[Document extract]:
[Start]

RIASSUNTO
ABSTRACT
This paper describes a downhole retrievable hydraulic force generator for coiled tubing. The purpose of this system is to hydraulically generate downhole push and pull forces, thereby eliminating the need to stretch and compress the string of coiled tubing to accomplish mechanical work downhole. This system allows forces to be safely generated downhole which could exceed the physical limits of the coiled tubing if applied in the conventional manner, which is pushing and pulling with the surface injector assembly. Hole deviation and frictional drag do not detract from the forces generated. The work produced by the tool downhole is therefore entirely predictable since it is simply pressure acting upon a system of engineered, hydraulic devices.
Engineering laboratory and horizontal force testing results are presented, as well as functional test results in a vertical test well. Measured shear tests of control specimens confirm calculations of force based on pressure times area. Shearing and shifting action of downhole tools are smooth and controlled since impact forces are eliminated. Applied stress on the coiled tubing is limited primarily to internal pressure. This system effectively extends the capability of coiled tubing beyond its normal limits for performing push or pull operations. It permits use of standard slickline completion equipment and techniques regardless of well deviation.
INTRODUCTION
Since its beginning in the mid 1960's, coiled tubing has been used with success for nitrogen kickoffs, well cleanouts, acidizing, and cementing. These services, for the most part, do not tax the physical limitations of the coiled tubing. 1,2 With the advent of highly deviated wells, and more recently horizontal and extended reach wells, coiled tubing has been used for push/pull operations such as running, pulling, and shifting downhole flow control devices, including slickline plugs and sliding-sleeve circulating tools. 3 This is because the rigidity of the coiled tubing permits it to be used in angled and horizontal wells where loss of the assistance of gravity makes slickline operations impossible.

[End]

[Record excerpts]:
[Start]

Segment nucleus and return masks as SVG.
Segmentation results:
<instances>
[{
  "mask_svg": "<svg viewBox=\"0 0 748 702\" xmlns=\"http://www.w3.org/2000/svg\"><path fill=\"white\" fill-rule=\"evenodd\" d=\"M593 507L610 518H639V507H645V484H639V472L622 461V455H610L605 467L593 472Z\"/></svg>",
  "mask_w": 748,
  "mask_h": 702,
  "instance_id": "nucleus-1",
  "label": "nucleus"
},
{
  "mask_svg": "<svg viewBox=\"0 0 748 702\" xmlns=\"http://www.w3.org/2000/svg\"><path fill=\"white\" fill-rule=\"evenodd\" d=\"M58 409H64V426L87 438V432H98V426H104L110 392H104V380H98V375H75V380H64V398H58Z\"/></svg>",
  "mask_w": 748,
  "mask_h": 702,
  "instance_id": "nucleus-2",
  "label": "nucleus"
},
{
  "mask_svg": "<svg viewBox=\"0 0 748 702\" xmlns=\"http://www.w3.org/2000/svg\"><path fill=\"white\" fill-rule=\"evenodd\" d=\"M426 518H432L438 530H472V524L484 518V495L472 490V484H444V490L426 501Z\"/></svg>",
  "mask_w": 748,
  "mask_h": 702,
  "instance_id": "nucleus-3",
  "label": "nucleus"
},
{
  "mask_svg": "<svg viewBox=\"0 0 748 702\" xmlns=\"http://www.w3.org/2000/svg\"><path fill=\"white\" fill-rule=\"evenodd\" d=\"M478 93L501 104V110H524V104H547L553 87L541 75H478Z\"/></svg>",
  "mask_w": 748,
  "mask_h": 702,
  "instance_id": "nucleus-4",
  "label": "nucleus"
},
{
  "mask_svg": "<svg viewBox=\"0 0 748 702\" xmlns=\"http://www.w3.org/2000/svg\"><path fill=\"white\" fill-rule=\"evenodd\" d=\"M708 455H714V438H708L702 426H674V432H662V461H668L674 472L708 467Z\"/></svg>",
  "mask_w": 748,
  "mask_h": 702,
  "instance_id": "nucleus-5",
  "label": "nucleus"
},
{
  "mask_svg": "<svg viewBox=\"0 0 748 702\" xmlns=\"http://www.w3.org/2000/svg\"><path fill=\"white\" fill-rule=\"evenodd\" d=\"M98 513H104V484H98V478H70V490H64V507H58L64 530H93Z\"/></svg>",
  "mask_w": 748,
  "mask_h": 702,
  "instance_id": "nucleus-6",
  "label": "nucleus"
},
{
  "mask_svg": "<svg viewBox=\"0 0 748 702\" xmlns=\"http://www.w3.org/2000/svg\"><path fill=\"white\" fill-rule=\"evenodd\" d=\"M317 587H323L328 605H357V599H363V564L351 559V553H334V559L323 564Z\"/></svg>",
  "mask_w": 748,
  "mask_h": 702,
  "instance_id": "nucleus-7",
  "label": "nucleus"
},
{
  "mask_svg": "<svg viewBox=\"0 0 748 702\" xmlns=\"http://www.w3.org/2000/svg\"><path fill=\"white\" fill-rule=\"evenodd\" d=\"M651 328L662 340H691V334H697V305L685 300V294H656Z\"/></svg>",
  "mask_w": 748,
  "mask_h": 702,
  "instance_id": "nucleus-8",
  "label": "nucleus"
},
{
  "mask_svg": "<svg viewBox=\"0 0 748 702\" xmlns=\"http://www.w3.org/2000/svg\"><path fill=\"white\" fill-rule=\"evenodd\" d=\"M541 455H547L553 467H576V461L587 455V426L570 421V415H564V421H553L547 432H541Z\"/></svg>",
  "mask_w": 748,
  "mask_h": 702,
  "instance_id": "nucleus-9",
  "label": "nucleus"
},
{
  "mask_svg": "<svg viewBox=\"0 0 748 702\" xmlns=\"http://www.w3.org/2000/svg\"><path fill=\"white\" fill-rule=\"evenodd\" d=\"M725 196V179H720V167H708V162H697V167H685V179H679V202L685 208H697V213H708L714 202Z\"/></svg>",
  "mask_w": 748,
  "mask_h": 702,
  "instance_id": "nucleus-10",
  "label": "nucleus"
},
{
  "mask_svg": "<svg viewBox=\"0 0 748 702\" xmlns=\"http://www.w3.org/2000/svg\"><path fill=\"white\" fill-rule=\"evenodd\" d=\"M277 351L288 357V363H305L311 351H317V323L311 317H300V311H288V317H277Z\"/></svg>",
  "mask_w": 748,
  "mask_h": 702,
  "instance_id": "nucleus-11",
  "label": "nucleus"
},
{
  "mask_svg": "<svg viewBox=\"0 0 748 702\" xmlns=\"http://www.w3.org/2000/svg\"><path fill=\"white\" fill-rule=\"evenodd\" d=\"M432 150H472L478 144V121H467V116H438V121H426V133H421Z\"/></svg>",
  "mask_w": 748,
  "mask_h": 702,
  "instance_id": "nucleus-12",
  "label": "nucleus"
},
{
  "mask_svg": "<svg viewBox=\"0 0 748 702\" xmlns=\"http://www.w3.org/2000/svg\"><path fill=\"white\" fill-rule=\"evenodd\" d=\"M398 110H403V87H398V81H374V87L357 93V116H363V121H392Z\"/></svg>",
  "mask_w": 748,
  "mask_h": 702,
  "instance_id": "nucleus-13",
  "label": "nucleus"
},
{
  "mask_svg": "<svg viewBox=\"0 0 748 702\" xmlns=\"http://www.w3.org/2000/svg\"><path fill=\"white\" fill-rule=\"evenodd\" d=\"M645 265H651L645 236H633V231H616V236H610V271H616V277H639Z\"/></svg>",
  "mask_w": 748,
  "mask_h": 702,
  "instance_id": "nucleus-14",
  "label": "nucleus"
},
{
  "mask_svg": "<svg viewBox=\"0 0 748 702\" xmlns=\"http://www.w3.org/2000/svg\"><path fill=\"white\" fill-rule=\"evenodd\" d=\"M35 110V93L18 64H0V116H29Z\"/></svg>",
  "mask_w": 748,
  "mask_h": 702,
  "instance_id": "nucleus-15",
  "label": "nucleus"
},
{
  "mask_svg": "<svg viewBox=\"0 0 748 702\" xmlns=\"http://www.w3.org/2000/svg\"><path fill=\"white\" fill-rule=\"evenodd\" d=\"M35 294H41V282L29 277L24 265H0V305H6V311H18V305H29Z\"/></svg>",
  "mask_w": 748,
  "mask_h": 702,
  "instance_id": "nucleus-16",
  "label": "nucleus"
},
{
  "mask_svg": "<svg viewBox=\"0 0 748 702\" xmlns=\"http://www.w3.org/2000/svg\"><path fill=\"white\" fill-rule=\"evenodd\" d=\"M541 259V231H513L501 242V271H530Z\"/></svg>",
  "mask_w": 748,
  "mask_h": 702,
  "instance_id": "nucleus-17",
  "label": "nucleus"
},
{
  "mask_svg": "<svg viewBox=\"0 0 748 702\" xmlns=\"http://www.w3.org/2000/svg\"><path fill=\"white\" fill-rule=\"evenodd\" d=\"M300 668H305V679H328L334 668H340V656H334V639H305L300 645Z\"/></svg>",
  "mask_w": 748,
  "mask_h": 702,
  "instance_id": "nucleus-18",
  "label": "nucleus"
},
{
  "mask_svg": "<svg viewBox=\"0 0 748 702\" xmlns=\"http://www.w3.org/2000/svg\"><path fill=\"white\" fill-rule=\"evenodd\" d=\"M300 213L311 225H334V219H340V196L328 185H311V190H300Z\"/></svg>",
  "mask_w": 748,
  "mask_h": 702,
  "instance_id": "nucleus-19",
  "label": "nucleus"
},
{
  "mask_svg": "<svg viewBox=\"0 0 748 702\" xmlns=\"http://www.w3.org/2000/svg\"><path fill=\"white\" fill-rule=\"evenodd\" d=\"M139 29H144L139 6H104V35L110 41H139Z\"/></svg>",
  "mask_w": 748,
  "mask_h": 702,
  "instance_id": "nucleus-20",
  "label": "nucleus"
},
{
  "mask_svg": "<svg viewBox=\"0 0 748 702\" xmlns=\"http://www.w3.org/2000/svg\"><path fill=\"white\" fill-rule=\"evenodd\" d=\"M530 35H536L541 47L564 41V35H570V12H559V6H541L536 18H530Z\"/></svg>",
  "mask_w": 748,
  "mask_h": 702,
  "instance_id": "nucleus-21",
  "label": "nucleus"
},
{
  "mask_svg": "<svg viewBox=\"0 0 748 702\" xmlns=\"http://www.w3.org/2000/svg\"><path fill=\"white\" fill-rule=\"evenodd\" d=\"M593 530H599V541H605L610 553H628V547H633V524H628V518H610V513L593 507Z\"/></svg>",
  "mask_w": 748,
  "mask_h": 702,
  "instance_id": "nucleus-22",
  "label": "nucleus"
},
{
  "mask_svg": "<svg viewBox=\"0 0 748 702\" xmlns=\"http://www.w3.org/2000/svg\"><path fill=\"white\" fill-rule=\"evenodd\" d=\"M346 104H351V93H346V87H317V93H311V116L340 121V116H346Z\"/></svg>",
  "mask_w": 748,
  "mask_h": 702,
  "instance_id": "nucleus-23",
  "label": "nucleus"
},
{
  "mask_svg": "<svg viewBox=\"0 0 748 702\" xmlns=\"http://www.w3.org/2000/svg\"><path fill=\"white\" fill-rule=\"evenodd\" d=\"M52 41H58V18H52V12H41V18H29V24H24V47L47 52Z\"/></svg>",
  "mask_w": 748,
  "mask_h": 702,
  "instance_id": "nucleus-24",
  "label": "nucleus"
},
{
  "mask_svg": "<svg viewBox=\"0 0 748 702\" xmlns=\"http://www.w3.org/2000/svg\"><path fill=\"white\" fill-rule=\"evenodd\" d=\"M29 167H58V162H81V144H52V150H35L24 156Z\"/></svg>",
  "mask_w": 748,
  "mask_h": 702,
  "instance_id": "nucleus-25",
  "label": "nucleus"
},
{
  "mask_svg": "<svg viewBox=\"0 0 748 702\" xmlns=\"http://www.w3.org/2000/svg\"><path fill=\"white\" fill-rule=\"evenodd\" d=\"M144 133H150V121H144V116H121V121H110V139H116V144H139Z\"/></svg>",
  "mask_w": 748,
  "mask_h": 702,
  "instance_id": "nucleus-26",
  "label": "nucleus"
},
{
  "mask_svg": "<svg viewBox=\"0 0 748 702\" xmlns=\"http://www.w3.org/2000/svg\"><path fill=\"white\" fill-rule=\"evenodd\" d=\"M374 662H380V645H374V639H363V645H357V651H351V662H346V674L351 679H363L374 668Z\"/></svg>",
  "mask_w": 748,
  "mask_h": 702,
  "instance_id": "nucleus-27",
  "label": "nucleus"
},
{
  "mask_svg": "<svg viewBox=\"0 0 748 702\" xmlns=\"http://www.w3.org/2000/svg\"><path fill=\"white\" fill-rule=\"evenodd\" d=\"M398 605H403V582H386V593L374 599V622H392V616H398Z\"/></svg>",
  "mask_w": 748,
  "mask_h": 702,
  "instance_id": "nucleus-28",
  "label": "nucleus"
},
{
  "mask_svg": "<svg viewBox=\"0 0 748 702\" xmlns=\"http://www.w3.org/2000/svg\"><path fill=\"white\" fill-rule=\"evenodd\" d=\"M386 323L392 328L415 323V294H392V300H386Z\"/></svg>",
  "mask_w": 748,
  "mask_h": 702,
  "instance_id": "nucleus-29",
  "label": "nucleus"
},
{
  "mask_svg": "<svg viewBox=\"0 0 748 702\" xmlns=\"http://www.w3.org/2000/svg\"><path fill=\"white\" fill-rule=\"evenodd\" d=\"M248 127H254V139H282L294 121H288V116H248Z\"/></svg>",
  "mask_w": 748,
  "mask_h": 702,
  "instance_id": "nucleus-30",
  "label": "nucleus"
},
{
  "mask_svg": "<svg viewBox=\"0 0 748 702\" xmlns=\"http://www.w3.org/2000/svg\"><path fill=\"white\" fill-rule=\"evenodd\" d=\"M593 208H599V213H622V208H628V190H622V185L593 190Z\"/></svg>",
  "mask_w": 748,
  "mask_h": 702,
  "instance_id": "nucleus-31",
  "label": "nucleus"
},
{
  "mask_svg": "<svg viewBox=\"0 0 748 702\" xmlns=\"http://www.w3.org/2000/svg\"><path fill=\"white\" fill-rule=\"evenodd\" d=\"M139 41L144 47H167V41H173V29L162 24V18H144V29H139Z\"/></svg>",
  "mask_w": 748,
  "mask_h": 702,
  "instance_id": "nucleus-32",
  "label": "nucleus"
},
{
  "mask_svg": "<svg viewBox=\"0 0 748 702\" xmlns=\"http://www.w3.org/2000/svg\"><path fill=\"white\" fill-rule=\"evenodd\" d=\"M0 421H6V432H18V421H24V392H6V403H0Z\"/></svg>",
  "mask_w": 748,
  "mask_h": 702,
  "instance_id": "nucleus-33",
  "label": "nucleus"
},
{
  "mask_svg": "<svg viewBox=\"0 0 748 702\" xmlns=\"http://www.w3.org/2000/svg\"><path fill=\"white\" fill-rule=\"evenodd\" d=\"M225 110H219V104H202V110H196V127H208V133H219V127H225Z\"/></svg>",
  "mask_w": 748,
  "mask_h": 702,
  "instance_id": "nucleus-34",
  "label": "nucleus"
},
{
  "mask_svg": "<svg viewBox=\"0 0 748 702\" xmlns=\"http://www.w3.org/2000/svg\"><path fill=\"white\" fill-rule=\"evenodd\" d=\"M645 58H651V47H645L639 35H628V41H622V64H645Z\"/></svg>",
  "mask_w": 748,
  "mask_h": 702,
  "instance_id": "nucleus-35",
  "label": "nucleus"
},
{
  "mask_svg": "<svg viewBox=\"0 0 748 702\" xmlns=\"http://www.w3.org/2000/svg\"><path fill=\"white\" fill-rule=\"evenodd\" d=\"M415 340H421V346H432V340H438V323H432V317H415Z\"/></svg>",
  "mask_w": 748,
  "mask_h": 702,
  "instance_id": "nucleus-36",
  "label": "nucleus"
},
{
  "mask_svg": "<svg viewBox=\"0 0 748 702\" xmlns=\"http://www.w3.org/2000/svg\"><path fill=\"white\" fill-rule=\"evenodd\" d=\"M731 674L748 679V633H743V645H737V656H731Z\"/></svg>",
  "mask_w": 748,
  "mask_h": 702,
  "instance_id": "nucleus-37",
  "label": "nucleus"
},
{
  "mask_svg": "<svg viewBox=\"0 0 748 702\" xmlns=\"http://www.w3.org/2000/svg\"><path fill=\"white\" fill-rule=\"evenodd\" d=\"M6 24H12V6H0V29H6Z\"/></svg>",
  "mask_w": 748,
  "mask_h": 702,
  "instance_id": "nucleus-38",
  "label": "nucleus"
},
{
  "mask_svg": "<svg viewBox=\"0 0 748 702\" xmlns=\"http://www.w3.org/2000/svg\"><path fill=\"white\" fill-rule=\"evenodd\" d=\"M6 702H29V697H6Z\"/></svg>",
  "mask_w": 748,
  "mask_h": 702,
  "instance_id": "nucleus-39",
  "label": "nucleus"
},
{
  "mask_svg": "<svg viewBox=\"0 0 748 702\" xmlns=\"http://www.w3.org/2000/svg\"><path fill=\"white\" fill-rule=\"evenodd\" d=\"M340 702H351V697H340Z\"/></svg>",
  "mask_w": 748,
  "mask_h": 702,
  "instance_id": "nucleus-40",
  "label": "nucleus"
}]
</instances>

[End]

[Task objective]:
Write the next part of the paper on the downhole hydraulic force generator for coiled tubing, picking up after the last sentence of its introduction.

[Response to the exercise]:
Using coiled tubing for push/pull operations has its limitations. The lateral reach attainable for coiled tubing is dramatically educed as the ratio of production tubing I.D. to coiled tubing O.D. gets larger4. As wells get deeper and more deviated, much of the strength and capacity of coiled tubingto do work downhole is lost to frictional drag in the wellbore.5 Hydraulic jars and impact tools have been used in an attempt to overcome these frictional losses. However, friction can become so great that jars cannot be adequately loaded to perform properly. This is especially true for jarring-down operations. Helical lockup of the coiled tubing inside the well tubulars can prevent weight from reaching bottom.
What was needed was a device or system which could locally generate forces downhole, thus reducing the total load the coiled tubing had to provide. The coiled tubing could then assume the primary role of providing hydraulic pressure, and delivering and retrieving tools used to engage or actuate downhole devices or ""workstations.""